The embassy event focuses on the use of high-quality US produce, specifically apples grown in Washington state. Interestingly, approximately one in every four fresh apples grown in the US is exported, with the UAE and Saudi Arabia among the top 10 importers. I ask Al Awadhi about other American products she favours. “Florida oranges have a beautiful flavour,” she says, describing the citrus as clean and well cared for, so she is able to use the full fruit, including the zest, in her recipes.
Stressing the importance of using high-quality produce, Al Awadhi says she prefers certain products from certain countries “so we are able to get the best flavours out of everything”, including butters and creams from France, cinnamon from India and saffron from Iran. She also insists on high-quality chocolate with a distinct, rich flavour. “Good quality goes a long way,” she says, explaining that inferior chocolate includes more sugar to make up for the flavour. “I prefer to control the sugar I use.”
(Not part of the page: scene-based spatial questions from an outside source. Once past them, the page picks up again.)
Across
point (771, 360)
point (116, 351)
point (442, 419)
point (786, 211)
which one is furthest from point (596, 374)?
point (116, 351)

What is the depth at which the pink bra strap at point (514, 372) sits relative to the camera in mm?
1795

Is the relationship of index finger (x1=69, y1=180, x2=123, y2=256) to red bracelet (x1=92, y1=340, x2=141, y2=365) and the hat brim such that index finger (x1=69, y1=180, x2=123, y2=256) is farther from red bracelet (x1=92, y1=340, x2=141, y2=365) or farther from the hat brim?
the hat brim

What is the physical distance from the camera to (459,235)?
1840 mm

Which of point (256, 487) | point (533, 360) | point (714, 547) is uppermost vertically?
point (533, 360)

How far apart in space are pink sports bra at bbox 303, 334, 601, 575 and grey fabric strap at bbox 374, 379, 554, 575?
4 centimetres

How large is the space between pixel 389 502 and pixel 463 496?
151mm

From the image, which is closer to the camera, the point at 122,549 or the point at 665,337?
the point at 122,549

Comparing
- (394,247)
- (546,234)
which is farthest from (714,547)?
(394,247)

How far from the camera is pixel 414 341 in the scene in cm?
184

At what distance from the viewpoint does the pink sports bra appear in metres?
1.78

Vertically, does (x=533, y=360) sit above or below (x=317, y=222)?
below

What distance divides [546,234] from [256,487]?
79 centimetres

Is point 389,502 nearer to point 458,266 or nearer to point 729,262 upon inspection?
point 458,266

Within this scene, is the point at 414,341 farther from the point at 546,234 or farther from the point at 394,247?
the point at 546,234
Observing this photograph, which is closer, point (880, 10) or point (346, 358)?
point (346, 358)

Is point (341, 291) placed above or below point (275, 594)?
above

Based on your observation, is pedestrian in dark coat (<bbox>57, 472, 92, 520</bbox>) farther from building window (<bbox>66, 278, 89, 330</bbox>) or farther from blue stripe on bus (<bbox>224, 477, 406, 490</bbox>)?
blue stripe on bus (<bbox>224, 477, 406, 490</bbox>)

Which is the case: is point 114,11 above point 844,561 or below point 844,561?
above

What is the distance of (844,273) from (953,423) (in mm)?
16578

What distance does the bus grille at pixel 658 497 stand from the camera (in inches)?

In keeping with the event’s American foodie theme, the chef says that her favourite dessert to eat is chocolate chip cookies, but she returns to her French training when asked what dessert she likes best to prepare.
“Fraisier,” she says. “To make and eat.” The gateau has three basic ingredients – vanilla sponge cake, custard and fresh strawberries, which need minimal effort to bring out a memorable flavour.
Al Awadhi is engaging and hands-on with her apple-pie students, offering individual advice on rolling out the dough. Observing her, it’s easy to picture her rolling out a marketing campaign or communications strategy, but the kitchen is obviously her preferred boardroom.
When asked what her advice would be to someone looking for a career change, she says: “Make sure to differentiate if it is a hobby or a passion.” With the former, she says, you may end up hating it as a profession. “But if it’s a passion, you’re willing to put in the work for it, start from the bottom and learn everything, every aspect, every technique. When it’s a passion, you take the chance and never look back, even when it’s not so easy, like standing on your feet for 12 hours in the kitchen and meeting deadlines.” That sounds like the simple secret of her success.
All-American apple pie recipe
380g all-purpose flour
4g baking powder
210g chilled unsalted butter, cut into small pieces
10g apple cider vinegar (to add with 60ml iced water)
1.3kg premium Washington state Red Delicious and Granny Smith apples, peeled and sliced ¼” thick
130g granulated sugar
50g light brown sugar
10ml lemon juice or apple cider vinegar
30g unsalted butter, cut into small pieces
2g ground cinnamon
2g ground nutmeg
2g kosher salt
1g ground allspice
30g all-purpose flour
50g golden raisins, optional
1 large egg (for egg wash)
2tbsp demerara sugar
Pulse flour, sugar, baking powder and salt in a food processor. Add butter and pulse until mixture is shaggy with a few pea-size pieces of butter remaining. Transfer to a bowl and drizzle the iced water mixed with the cold apple cider vinegar over the mixture. Using a fork, mix gently until dough comes together in clumps, but butter pieces remain, adding more water by the tablespoon if it is too dry. The dough will be on the dry side; it will hydrate as it rests.
Separate the dough, roll into two disks and wrap in plastic. Rest in the freezer for at least an hour. Preheat oven to 190ºC and place the rack on the lower shelf of the oven. Roll out one disk of the dough on a lightly floured surface to a 33cm round. Transfer to a 22cm-diameter glass or ceramic deep-pie dish. Pick up edges and allow dough to lower down into the dish. Press to release any bubbles, allowing any excess dough to hang over the dish. Chill until firm, for about 20 minutes.
For the filling, toss apples, granulated sugar, brown sugar, apple cider vinegar or lemon juice, butter, cinnamon, nutmeg, kosher salt, allspice, flour and raisins (if using) in a large bowl. Pour the filling into the prepared crust.
Roll out the second disk of dough into a 30cm round and place on top of apple mixture. Press top and bottom crusts together to seal. Trim overhang to a little over a centimetre and crimp edges. Cut a few small slits into the top crust to allow steam to escape.
Beat egg with milk in a small bowl. Brush this egg wash over the crust and sprinkle with demerara sugar. Chill in the freezer for 15 minutes.
Place the pie dish on a foil-lined rimmed baking sheet and bake for 30 minutes. Reduce oven temperature to 175°C, rotate pie and continue baking. Loosely cover it with foil if the crust is browning too quickly. Bake until the juices are bubbling and crust is golden brown, for about 50 to 60 minutes longer.
Transfer to a wire rack; let it cool for at least 4 hours before slicing. Serve with vanilla ice cream.